[Date Prev][Date Next][Thread Prev][Thread Next][Date Index][Thread Index]
Re: Conflict between FPAT and empty RS
From: |
arnold |
Subject: |
Re: Conflict between FPAT and empty RS |
Date: |
Mon, 13 Apr 2020 00:39:21 -0600 |
User-agent: |
Heirloom mailx 12.5 7/5/10 |
You're welcome. Enjoy.
luciole75w <address@hidden> wrote:
> Cool, I have pulled the latest changes.
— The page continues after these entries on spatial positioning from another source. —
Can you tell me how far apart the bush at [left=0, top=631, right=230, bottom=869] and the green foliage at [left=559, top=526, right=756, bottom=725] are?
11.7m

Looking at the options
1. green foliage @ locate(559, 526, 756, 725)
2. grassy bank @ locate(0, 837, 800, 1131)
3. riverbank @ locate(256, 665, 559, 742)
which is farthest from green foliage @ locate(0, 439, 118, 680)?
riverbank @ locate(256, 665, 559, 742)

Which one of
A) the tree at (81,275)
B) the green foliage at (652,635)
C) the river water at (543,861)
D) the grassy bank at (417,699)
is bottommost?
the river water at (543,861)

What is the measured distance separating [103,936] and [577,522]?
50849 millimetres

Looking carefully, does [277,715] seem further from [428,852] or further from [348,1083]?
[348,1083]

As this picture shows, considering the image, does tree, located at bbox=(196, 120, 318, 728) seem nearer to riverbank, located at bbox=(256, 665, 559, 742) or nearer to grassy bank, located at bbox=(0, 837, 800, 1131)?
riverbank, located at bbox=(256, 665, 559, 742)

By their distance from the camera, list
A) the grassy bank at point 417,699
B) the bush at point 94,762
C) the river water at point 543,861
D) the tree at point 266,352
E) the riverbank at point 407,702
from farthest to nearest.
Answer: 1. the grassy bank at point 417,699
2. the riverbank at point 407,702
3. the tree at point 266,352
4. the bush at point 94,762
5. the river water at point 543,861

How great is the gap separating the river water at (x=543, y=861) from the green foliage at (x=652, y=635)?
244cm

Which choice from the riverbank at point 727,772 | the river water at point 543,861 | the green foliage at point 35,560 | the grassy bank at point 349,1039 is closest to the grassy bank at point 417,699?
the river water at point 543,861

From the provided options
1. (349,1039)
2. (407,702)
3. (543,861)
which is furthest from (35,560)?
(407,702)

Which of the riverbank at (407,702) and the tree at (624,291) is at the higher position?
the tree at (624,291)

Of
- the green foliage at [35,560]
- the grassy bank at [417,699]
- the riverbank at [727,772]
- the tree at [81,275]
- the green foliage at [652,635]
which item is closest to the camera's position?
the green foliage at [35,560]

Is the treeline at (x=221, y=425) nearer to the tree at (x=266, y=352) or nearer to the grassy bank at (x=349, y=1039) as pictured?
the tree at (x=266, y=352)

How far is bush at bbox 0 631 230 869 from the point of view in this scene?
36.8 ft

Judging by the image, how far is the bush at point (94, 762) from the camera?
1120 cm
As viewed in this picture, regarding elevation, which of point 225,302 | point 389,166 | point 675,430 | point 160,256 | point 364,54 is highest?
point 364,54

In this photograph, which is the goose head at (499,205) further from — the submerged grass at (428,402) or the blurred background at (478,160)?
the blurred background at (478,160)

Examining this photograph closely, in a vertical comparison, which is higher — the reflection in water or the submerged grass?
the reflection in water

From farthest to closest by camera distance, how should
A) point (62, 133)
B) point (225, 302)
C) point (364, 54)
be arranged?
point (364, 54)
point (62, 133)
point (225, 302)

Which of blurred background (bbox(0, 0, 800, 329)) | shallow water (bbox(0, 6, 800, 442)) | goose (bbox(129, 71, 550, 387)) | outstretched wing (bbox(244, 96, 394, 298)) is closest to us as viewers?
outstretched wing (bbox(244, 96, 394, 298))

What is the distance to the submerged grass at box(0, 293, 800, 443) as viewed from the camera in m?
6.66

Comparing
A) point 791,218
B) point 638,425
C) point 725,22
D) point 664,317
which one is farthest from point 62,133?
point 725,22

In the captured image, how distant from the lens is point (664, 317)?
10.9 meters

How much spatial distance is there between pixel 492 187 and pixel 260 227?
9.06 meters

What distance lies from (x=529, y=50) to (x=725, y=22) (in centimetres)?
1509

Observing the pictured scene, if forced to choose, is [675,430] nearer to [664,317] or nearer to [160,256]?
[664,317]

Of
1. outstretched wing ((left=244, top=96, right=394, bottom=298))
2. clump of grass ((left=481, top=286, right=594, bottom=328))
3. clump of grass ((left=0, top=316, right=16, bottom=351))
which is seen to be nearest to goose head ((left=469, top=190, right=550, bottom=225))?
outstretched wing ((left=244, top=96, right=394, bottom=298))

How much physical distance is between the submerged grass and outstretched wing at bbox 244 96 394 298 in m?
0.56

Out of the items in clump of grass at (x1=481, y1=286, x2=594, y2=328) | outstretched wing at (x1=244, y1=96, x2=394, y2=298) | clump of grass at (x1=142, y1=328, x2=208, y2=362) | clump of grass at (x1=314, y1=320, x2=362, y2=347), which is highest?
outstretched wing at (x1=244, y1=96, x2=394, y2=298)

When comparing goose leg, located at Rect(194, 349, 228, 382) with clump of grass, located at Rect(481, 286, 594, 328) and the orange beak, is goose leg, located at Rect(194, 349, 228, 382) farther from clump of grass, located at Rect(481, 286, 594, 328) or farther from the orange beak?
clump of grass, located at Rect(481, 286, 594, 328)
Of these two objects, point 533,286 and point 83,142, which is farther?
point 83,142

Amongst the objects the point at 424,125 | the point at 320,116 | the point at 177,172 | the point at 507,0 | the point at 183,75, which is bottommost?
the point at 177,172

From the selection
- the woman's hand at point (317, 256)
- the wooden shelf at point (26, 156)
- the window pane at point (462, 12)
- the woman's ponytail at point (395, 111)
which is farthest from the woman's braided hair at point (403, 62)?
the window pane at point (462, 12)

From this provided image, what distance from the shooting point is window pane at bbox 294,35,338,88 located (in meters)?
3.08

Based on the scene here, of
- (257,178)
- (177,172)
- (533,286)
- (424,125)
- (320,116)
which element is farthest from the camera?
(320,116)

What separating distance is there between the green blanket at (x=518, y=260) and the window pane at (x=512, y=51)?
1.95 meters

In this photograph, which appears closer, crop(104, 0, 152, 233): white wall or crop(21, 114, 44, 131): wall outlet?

Thanks Arnold for the quick fix !
>
> luciole
>
>
> On 4/10/20 1:21 PM, address@hidden wrote:
> > luciole75w <address@hidden> wrote:
> >
> >> Hello,
> >>
> >> I'm having an odd behavior with GNU awk when using FPAT and RS together.
> >> Here is the code.
> >>
> >> $ awk '{ print ; $2 = "-" ; print }' RS='' FPAT='\\w+' <<<'a b c d'
> >> a b c d
> >> a -
> >>
> >> $ ... | xxd -g1 -c8
> >> 00000000: 61 20 62 20 63 20 64 0a a b c d.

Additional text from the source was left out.